Curry Japonés de Verduras (Vegano) – Vegan Japanese Curry

Yield: 3 to 4 servings

Ingredients

2 tablespoons any neutral oil (i.e., sunflower)
1 large onion, thinly sliced
2 large carrots, cut into 1-inch chunks
2 garlic cloves, minced
4 cups water
2 large potatoes, cut into 1-inch chunks (russet or yukon gold)
1 small red apple, peeled, cored, and grated
2 teaspoons Oriental curry powder* (See Notes below; used Morton & Bassett Organic Curry)
1/4 cup soy sauce or tamari
1 teaspoon salt, more as needed
1/2 cup frozen peas and/or corn (optional)
2 tablespoons packed cilantro leaves, chopped, more for garnish (optional)
2 scallions greens only, sliced as thin as possible (about 1/4 cup)
black sesame seeds for garnish (optional)
For the roux
3 tablespoons any neutral oil (i.e., sunflower)
1/4 cup flour or 2 tablespoons + 2 teaspoons rice flour
2 tablespoons Oriental curry powder* (See Notes below; used Morton & Bassett Organic Curry)
1 tablespoon ketchup
1 tablespoon sweet soy sauce, vegetarian mushroom/oyster sauce or hoisin sauce

Method

  1. Heat 2 tablespoons of the oil over medium heat in a large soup pot or Dutch oven and add the onions and carrots. Cook, stirring often for about 5 minutes. Add garlic and continue to cook for another minute or so, until fragrant.
  2. Add the water, bring to a gentle boil, cover, reduce the heat to medium-low and simmer for about 10 minutes. Carefully remove foam as it forms.
  3. When there is no more foam, add the ingredients in following order: potatoes, grated apple, curry powder, soy sauce and salt. Simmer about 25 to 30 minutes, until the vegetables are nearly tender.
  4. Meanwhile, make the roux. In a small saucepan, heat the oil over medium heat, add the flour, and cook until browned for 1 minute. Add the curry powder, ketchup and vegetarian dark sauce (sweet soy sauce, oyster or hoisin). Continue to cook for 1 to 2 minutes until the roux mixture is bubbling. Remove from heat immediately.
  5. Add a ladleful of simmering water (about 1/2 cup or more) from the "vegetables" pot into the roux and stir constantly until the roux mixture is smooth. Add more if needed then transfer the rest to the "vegetables" pot. Stir constantly until the curry is smooth. Add the frozen peas/corn (optional) and simmer for few minutes.
  6. Just before serving, stir in the cilantro and scallions. Serve over rice, noodles or with breaded "cutlet." Sprinkle black sesame seeds.

Notes

For the curry powder, you can use any of the following:
1. S & B Oriental Curry Powder (available at Asian supermarkets or Amazon.com)
2. I used Morton & Bassett Organic Curry Powder (available at big supermarkets, ie, Fred Meyer, Safeway, etc or Amazon.com)
3. Any Oriental or Madras curry (yellow color) - Ask the staff at the Asian supermarkets, they will take you to it.
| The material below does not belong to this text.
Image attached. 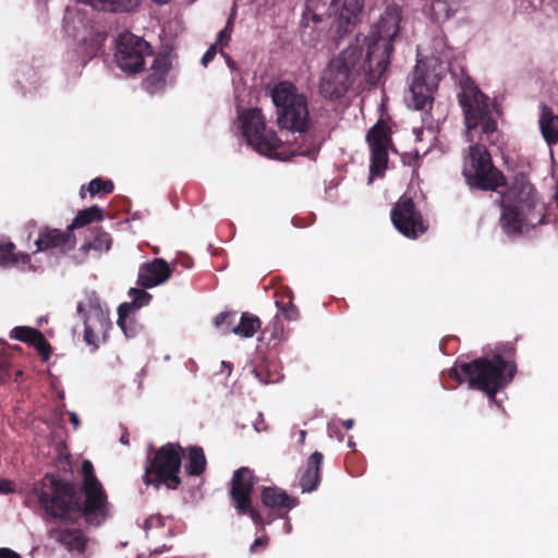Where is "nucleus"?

Add vegetables (ie, squash, pumpkin, sweet potato etc) or other ingredients such as tofu, adzuki beans, etc.

Gluten-Free: Use tamari instead of soy sauce. Omit the sweet soy sauce and try this recipe here. Use about 2 tablespoons + 2 teaspoons rice flour instead of flour.

Spicy version: Add 1/2 teaspoon freshly ground Thai chili peppers or few fresh red/green chillies (seeded & finely chopped) in the roux, more as needed. It will be super spicy!

We used frozen milanesa de soja (breaded soy schnitzel) found in Latin American countries. In Argentina, milanesas are commonly served with fried or mashed potatoes, topped with a fried egg or eaten cold as a sandwich filling. We had milanesas with mashed potatoes for dinner once, and it was terrible except for the potatoes. It needed something saucy because it is a very thin “cutlet” with not a lot of flavors and a bit dry. The milanesa de soja worked pretty well with the Japanese curry.

Mind the dish. This wasn’t the prettiest dish, it was the first time I made Japanese Curry abroad.

Buenos Aires

Yesterday we moved to a different flat near the Palermo neighborhood. Pretty cute place isn’t it? It’s a 3-floor house with two balconies and utilities/amenities are all included. I’ll include photos of the place next time.

Buenos Aires

Very quiet residential street, it’s very different than downtown Buenos Aires.


Have you ever had a Japanese or Asian curry? Do you have a favorite curry recipe?